The link to the picture isn't working for me.


----------



## Triple6 (Dec 26, 2002)

Absolutely not a hardware problem, I've moved you to "All Other Software".

You have an icon there that looks like a 7Zip installation, maybe its the problem. Go to Start(the Windows Circle), then to your username at the top and click on it, it'll open a folder with folders including Documents and Pictures and one for Desktop. Find that file and delete it.

Or more likely you have an invisible window in that area. If you ALT TAB, is there anything funny running? Do you have any Asus software installed?


----------



## DContrarian (May 7, 2012)

Thanks so much Tanis and Triple6!

Triple6: Wow it looks like you were dead right about the invisible window, thanks! I never knew there was such a thing before you educated me. I never use alt-tab either. And just like u said, there is this window labelled "Form1" that doesn't belong to any app that i ran myself. Also, further suggesting it's a window, the problem area is now normal, and although i didn't exactly find another 'dead zone', i'm sure it's because the phantom window shifted.

Do you have any idea how to get rid of the window? i don't have any Asus software, i assembled my PC myself and there are no Asus components. OEM Windows 7 installation.

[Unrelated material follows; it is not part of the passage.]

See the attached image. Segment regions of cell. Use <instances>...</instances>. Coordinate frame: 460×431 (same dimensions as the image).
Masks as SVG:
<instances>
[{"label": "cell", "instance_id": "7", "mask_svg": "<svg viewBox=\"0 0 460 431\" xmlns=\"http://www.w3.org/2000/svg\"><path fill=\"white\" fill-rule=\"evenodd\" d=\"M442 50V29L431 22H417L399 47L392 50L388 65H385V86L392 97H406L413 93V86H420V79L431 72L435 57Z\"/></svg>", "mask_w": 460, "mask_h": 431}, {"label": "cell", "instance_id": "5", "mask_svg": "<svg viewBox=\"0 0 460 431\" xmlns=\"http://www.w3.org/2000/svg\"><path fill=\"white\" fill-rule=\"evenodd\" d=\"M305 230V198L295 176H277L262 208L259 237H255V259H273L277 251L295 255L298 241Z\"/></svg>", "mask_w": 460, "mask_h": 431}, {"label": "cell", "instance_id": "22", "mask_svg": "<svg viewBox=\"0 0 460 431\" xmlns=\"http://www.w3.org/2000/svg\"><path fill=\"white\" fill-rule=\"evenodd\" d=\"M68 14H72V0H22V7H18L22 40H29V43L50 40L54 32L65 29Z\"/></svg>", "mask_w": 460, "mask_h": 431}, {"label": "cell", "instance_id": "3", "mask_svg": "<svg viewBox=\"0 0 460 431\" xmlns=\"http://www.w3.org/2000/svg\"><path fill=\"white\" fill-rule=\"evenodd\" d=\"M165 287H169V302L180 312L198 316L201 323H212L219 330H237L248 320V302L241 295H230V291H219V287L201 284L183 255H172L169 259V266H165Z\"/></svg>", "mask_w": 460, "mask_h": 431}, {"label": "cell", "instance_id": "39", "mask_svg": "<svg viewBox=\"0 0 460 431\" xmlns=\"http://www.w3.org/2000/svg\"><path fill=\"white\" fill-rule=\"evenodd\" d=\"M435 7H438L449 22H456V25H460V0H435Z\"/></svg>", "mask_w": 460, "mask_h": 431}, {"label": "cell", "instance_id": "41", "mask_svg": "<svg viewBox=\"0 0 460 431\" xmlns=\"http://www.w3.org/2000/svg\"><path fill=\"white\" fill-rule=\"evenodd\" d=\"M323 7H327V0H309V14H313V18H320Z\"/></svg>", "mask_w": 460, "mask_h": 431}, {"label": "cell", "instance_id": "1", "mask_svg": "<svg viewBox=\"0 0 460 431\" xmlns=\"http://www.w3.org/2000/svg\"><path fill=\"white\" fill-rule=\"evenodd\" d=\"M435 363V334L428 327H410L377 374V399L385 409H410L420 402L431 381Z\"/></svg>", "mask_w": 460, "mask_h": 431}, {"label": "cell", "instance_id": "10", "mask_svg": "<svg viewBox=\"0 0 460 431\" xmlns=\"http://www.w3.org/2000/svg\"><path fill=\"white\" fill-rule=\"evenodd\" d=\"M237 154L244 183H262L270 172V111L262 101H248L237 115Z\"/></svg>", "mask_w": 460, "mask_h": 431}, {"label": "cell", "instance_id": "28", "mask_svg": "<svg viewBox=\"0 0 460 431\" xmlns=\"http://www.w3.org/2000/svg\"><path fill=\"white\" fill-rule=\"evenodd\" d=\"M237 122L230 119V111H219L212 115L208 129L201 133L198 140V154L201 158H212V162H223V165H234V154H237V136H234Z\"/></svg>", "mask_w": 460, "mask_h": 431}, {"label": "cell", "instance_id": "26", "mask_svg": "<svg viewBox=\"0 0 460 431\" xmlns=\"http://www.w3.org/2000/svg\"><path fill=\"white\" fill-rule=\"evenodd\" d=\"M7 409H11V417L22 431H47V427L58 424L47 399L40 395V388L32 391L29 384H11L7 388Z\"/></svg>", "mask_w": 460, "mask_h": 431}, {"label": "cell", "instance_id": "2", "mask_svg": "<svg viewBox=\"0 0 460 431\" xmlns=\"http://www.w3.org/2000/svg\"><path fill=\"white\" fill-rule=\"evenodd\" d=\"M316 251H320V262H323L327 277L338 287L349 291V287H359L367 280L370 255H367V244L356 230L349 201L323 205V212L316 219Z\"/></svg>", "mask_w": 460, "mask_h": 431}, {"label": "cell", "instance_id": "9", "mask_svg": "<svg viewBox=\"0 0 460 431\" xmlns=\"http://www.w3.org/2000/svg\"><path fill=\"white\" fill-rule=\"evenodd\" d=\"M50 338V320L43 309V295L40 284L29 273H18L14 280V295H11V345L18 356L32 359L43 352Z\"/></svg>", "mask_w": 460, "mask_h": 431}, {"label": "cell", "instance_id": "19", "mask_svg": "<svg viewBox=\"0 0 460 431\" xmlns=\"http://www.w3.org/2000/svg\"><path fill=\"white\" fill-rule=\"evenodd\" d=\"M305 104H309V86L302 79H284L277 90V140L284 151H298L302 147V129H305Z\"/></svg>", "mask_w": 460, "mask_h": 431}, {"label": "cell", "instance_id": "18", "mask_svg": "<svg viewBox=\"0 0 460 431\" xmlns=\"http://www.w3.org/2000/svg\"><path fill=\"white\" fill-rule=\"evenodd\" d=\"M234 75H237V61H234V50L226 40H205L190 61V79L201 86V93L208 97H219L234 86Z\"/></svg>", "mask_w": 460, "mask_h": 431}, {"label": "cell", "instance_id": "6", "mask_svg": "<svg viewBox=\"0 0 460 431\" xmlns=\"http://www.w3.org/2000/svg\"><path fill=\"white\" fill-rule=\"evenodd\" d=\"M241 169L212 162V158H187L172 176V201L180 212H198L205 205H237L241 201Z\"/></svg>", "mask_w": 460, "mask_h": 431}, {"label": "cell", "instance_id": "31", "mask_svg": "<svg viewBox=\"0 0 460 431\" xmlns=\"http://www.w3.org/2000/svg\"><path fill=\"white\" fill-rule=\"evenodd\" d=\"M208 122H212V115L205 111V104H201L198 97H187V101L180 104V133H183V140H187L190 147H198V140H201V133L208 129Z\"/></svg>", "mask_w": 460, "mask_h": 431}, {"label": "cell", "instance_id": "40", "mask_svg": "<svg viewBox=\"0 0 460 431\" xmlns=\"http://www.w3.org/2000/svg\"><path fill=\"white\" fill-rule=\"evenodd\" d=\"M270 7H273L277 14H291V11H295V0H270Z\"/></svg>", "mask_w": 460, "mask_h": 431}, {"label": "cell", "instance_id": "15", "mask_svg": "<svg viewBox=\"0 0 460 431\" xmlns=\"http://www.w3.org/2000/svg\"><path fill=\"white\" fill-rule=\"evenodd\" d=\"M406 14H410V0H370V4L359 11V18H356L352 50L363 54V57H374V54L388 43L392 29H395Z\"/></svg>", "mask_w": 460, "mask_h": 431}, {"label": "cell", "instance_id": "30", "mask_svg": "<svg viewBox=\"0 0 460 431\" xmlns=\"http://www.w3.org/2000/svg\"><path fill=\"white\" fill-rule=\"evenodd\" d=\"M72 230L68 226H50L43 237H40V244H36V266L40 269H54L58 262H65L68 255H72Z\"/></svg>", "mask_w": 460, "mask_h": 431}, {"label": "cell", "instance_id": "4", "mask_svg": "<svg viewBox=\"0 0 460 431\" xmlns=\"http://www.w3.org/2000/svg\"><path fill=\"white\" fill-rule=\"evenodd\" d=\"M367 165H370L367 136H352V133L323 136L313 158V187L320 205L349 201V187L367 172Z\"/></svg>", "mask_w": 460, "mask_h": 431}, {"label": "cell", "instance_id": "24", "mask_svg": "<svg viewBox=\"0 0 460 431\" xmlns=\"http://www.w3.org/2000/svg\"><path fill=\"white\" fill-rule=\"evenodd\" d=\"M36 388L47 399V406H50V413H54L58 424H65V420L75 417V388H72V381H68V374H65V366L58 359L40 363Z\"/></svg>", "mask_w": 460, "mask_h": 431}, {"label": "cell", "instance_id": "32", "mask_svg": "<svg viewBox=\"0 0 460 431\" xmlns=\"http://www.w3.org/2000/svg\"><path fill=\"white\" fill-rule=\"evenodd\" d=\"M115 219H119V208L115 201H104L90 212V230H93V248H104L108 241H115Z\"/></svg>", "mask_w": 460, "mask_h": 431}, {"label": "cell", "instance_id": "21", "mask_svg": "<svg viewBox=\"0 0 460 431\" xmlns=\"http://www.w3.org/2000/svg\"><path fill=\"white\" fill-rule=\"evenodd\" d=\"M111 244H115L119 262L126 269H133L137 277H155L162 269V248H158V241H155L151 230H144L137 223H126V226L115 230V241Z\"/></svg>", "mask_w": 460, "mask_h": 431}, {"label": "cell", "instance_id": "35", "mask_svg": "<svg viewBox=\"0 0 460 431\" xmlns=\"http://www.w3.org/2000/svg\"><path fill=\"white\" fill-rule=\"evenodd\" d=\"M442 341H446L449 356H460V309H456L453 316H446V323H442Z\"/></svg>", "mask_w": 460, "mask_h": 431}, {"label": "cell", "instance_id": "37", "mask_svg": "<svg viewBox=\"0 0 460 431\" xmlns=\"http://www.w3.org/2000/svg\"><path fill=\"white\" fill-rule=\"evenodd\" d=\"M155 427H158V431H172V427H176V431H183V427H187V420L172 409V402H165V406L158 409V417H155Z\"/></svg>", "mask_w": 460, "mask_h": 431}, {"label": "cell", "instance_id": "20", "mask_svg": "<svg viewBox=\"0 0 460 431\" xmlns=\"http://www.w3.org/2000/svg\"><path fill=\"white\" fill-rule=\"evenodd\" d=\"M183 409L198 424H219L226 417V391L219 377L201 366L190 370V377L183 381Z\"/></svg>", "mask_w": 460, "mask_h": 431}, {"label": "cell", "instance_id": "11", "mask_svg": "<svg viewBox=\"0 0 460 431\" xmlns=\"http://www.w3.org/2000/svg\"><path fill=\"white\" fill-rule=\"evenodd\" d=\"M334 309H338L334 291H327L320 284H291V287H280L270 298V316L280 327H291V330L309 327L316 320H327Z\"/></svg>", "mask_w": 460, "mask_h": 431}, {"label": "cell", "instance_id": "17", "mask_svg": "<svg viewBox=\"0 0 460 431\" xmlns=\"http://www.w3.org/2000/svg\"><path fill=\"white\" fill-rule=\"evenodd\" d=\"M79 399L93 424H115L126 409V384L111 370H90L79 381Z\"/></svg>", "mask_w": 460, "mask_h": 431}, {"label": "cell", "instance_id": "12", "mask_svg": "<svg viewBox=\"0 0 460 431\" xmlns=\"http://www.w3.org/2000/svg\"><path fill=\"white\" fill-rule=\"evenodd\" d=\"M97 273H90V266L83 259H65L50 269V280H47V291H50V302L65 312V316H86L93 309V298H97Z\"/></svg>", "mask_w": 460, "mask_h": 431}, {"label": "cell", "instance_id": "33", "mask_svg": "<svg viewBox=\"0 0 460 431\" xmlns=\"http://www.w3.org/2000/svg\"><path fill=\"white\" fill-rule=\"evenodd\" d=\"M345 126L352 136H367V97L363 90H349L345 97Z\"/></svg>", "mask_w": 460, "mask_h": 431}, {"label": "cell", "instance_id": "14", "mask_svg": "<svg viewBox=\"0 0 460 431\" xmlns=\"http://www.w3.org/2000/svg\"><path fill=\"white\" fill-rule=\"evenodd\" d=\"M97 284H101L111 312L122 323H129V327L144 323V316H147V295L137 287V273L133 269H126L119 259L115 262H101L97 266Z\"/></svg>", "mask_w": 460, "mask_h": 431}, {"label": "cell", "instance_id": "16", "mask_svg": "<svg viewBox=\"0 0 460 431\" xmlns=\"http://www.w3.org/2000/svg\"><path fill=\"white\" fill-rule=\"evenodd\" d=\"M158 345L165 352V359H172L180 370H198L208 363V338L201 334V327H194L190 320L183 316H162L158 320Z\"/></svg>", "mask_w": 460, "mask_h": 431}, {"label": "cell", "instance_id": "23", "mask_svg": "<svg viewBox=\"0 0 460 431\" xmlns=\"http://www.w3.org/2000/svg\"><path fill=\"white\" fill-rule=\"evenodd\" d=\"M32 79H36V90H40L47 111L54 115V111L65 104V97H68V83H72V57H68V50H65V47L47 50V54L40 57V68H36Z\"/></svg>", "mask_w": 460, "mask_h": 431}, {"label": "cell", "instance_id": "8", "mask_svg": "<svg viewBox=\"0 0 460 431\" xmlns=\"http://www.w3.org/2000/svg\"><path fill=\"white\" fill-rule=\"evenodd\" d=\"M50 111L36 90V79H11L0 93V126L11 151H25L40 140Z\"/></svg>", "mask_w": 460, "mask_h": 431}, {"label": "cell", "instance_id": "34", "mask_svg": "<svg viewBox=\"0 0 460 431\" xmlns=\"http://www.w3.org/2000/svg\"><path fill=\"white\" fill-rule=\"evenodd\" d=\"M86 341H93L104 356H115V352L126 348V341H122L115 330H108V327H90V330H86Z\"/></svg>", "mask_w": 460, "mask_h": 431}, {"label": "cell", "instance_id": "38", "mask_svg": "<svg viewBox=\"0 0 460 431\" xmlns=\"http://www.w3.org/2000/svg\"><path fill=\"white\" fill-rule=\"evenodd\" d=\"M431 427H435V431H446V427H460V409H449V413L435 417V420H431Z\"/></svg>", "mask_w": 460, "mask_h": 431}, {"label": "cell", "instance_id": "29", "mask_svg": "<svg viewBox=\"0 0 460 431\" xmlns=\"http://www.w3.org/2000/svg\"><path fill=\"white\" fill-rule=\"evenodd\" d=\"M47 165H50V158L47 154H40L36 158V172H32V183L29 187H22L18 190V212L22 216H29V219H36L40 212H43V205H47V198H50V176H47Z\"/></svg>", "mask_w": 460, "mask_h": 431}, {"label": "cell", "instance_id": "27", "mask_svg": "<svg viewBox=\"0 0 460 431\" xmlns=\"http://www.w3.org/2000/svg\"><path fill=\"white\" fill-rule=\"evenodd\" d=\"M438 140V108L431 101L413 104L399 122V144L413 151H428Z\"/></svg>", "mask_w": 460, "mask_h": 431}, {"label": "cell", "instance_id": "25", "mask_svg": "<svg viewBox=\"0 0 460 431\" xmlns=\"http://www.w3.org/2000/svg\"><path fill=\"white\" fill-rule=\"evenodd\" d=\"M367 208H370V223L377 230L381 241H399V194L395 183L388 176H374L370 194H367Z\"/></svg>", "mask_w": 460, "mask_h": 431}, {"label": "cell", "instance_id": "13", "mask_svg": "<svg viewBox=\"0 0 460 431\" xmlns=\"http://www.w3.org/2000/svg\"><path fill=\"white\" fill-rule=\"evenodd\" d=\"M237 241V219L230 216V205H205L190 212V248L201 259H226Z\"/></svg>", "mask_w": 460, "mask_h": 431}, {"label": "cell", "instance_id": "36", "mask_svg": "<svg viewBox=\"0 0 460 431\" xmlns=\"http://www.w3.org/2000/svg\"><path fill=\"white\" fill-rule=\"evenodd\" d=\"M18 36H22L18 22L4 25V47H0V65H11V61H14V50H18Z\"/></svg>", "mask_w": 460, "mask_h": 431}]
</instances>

Appreciate if you could spare the time for follow-up, but thanks!


----------



## Triple6 (Dec 26, 2002)

It'll take some troubleshooting, using MSCONFIG you may be able to disable the startup items and find the offending program, but it could be launching other ways too such as Scheduled Tasks.

Also see this, it may help: http://answers.microsoft.com/en-us/...desk-top/ce428218-e749-401e-ab1d-28bc1ca814aa


----------



## DContrarian (May 7, 2012)

Thanks Triple6 again, the link u gave had exactly the same problem as me, and one of the replies identified it as related to a Windows gadget that i was also using. uninstalled that gadget and everything's fine. thanks much!


----------



## Triple6 (Dec 26, 2002)

Glad you found the culprit :up:


----------



## Elvandil (Aug 1, 2003)

You can mark your thread "solved" if you are done with this thread.


----------